begin DOCUMENT SECTION

# Am I still liable for mortgage?  Name not on mortgage



## tyson (3 Dec 2010)

I inherited a property from my Dad a few years ago. 

My dad so wanted to make sure i got the house before he died so that I could sell it and have some money.  

This property was in joint names with his ex who had moved out several years before.  A large enough sum was paid to her to sign over her interest in property to me upon his death. 

The deeds are now  in my name and I have just about managed to pay the mortgage the last 3 years. 

With my husband just been made redundant and the last year has just been so tight we can no longer make the repayments.  

We were never able to sell the house and even if we could it may or may not even cover the mortgage  (there was no life cover on this mortgage, stupid I know!).  Its still on market for sale.

My question is - Who *down the road *will the bank come after if I stop paying the mortgage?

The loan with the bank remains in my late fathers name and his ex.
I have never signed anything with the bank.

end DOCUMENT SECTION

▸ WHAT THIS EXERCISE ASKS
A. Decide whether each statement below agrees with the mortgage thread: (i) the loan with the bank is in the poster's name; (ii) the house is still on the market; (iii) the mortgage carried life cover. Answer yes or no for each, quoting the thread's deciding words.
B. Please gather every line of the rows that contains the string "instances".

begin EXTRACTED ENTRIES

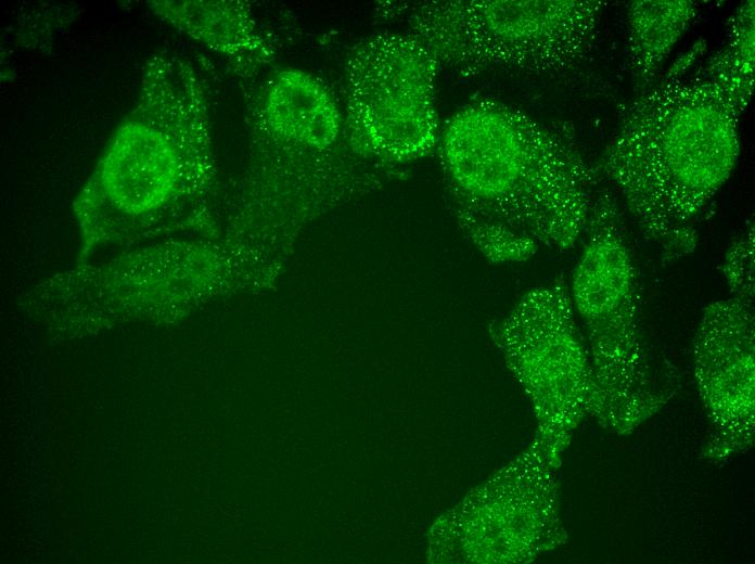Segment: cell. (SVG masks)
<instances>
[{"label":"cell","mask_w":755,"mask_h":564,"mask_svg":"<svg viewBox=\"0 0 755 564\" xmlns=\"http://www.w3.org/2000/svg\"><path fill=\"white\" fill-rule=\"evenodd\" d=\"M754 0L742 3L729 22L727 42L711 56L704 75L717 84L743 113L754 88Z\"/></svg>","instance_id":"12"},{"label":"cell","mask_w":755,"mask_h":564,"mask_svg":"<svg viewBox=\"0 0 755 564\" xmlns=\"http://www.w3.org/2000/svg\"><path fill=\"white\" fill-rule=\"evenodd\" d=\"M583 251L568 292L586 344L598 392L599 423L628 435L673 396L655 377L640 313L636 264L617 200L597 191L584 230Z\"/></svg>","instance_id":"4"},{"label":"cell","mask_w":755,"mask_h":564,"mask_svg":"<svg viewBox=\"0 0 755 564\" xmlns=\"http://www.w3.org/2000/svg\"><path fill=\"white\" fill-rule=\"evenodd\" d=\"M698 13L689 0H635L627 4L628 67L636 95L657 80L662 65Z\"/></svg>","instance_id":"11"},{"label":"cell","mask_w":755,"mask_h":564,"mask_svg":"<svg viewBox=\"0 0 755 564\" xmlns=\"http://www.w3.org/2000/svg\"><path fill=\"white\" fill-rule=\"evenodd\" d=\"M556 466L537 437L443 513L427 533L432 563H529L563 544Z\"/></svg>","instance_id":"8"},{"label":"cell","mask_w":755,"mask_h":564,"mask_svg":"<svg viewBox=\"0 0 755 564\" xmlns=\"http://www.w3.org/2000/svg\"><path fill=\"white\" fill-rule=\"evenodd\" d=\"M492 339L529 399L537 434L559 467L572 434L594 416L598 392L589 350L563 279L527 291L491 325Z\"/></svg>","instance_id":"6"},{"label":"cell","mask_w":755,"mask_h":564,"mask_svg":"<svg viewBox=\"0 0 755 564\" xmlns=\"http://www.w3.org/2000/svg\"><path fill=\"white\" fill-rule=\"evenodd\" d=\"M449 205L463 235L489 261L521 262L537 253L539 245L532 239L474 209Z\"/></svg>","instance_id":"13"},{"label":"cell","mask_w":755,"mask_h":564,"mask_svg":"<svg viewBox=\"0 0 755 564\" xmlns=\"http://www.w3.org/2000/svg\"><path fill=\"white\" fill-rule=\"evenodd\" d=\"M440 66L411 34L368 36L348 52L343 111L349 145L383 167L421 159L437 145Z\"/></svg>","instance_id":"7"},{"label":"cell","mask_w":755,"mask_h":564,"mask_svg":"<svg viewBox=\"0 0 755 564\" xmlns=\"http://www.w3.org/2000/svg\"><path fill=\"white\" fill-rule=\"evenodd\" d=\"M214 180L205 86L188 61L155 54L135 105L73 202L76 266L105 246L207 226Z\"/></svg>","instance_id":"1"},{"label":"cell","mask_w":755,"mask_h":564,"mask_svg":"<svg viewBox=\"0 0 755 564\" xmlns=\"http://www.w3.org/2000/svg\"><path fill=\"white\" fill-rule=\"evenodd\" d=\"M438 143L448 204L539 246H575L601 178L562 138L516 107L481 100L450 117Z\"/></svg>","instance_id":"3"},{"label":"cell","mask_w":755,"mask_h":564,"mask_svg":"<svg viewBox=\"0 0 755 564\" xmlns=\"http://www.w3.org/2000/svg\"><path fill=\"white\" fill-rule=\"evenodd\" d=\"M148 5L163 21L228 59L244 79H252L273 59L248 2L153 0Z\"/></svg>","instance_id":"10"},{"label":"cell","mask_w":755,"mask_h":564,"mask_svg":"<svg viewBox=\"0 0 755 564\" xmlns=\"http://www.w3.org/2000/svg\"><path fill=\"white\" fill-rule=\"evenodd\" d=\"M754 343V306L731 297L704 308L693 343V368L712 423L703 452L708 460L722 461L753 446Z\"/></svg>","instance_id":"9"},{"label":"cell","mask_w":755,"mask_h":564,"mask_svg":"<svg viewBox=\"0 0 755 564\" xmlns=\"http://www.w3.org/2000/svg\"><path fill=\"white\" fill-rule=\"evenodd\" d=\"M604 5L598 0H433L413 5L407 25L440 67L462 75H555L588 63Z\"/></svg>","instance_id":"5"},{"label":"cell","mask_w":755,"mask_h":564,"mask_svg":"<svg viewBox=\"0 0 755 564\" xmlns=\"http://www.w3.org/2000/svg\"><path fill=\"white\" fill-rule=\"evenodd\" d=\"M754 249L755 228L753 219L729 244L722 262V273L734 298L754 306Z\"/></svg>","instance_id":"14"},{"label":"cell","mask_w":755,"mask_h":564,"mask_svg":"<svg viewBox=\"0 0 755 564\" xmlns=\"http://www.w3.org/2000/svg\"><path fill=\"white\" fill-rule=\"evenodd\" d=\"M698 43L636 97L594 168L665 257L691 253L696 220L732 174L742 112L702 68Z\"/></svg>","instance_id":"2"}]
</instances>
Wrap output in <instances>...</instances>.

end EXTRACTED ENTRIES

▸ THE ANSWERS
A.
(i) No: "The loan with the bank remains in my late fathers name and his ex."
(ii) Yes: "Its still on market for sale."
(iii) No: "there was no life cover on this mortgage"

B.
<instances>
</instances>
Wrap output in <instances>...</instances>.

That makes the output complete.